(To do)
1 > In the sermon excerpt, what rational explanation is offered for Jesus walking on water?
2 > Echo back the passage of the sermon excerpt verbatim, starting at "Sermon May 11" and ending at "read their Bible.".

(Source extract)
————
Sermon May 11 2025 Raising of Tabitha Rev. Betsy Hogan
So do you suppose that Tabitha wasn’t really dead but she was just unconscious?
One of the most dubious contributions of the so-called “Enlightenment” of the 18th and 19th centuries to western culture, I think, was the way in which it radically altered how people read their Bible.
The way in which it radically altered what people understood to be “true”. The way in which it starkly limited the communication of “meaning” to what could be empirically proven to be “fact” – and suddenly forced upon people the need to intellectually rationalize and explain the kind of science-defying miracles they read in their Bibles.
Recast them as actually ‘rational in reality’ and only miraculous if somehow that reality’s not been noticed.
Like, the feeding of the 5000 was really just everyone sharing – but if that's not noticed, it's a miracle. Or Jesus was really walking on a sandbar, not water – but if that's not noticed, it's a miracle. Or Tabitha wasn't really dead but just unconscious – but if that's not noticed, then we call it a miracle when she's raised.
I have to admit, I don't find those explanations terrifically interesting. But I also don't consider them necessary. Because whatever the Enlightenment sought to suggest and affirm and ultimately wield on western epistemologies – theories of knowledge and how we learn – the Bible’s not a scientific treatise.
————
(Dataset)
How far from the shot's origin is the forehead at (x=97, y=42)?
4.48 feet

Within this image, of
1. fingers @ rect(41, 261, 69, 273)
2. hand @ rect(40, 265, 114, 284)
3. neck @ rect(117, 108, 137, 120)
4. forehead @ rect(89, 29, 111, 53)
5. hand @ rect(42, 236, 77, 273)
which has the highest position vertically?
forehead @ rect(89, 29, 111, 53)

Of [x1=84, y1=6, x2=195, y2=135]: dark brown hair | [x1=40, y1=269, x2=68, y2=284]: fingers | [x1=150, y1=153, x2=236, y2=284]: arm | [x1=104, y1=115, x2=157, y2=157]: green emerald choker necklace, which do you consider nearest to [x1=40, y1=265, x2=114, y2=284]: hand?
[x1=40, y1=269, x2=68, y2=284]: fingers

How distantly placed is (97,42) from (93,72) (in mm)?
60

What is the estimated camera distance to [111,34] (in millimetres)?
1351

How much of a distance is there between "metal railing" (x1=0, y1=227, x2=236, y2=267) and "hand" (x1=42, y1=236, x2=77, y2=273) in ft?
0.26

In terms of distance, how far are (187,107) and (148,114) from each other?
————
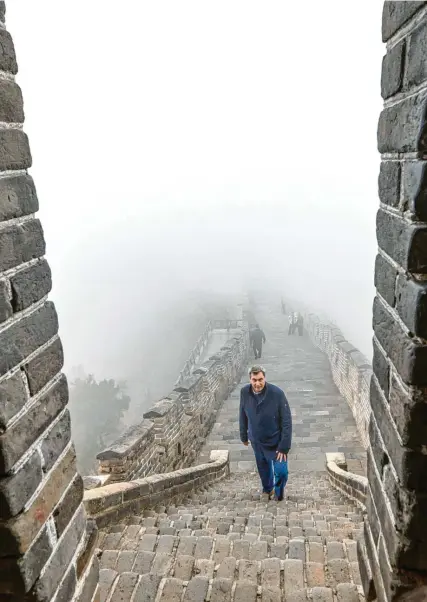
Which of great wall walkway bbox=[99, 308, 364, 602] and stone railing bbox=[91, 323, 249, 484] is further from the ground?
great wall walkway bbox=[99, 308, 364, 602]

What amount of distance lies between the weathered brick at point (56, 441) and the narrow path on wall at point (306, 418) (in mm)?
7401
————
(Per-task outputs)
1 > He was really walking on a sandbar, not water.

2 >
Sermon May 11 2025 Raising of Tabitha Rev. Betsy Hogan
So do you suppose that Tabitha wasn’t really dead but she was just unconscious?
One of the most dubious contributions of the so-called “Enlightenment” of the 18th and 19th centuries to western culture, I think, was the way in which it radically altered how people read their Bible.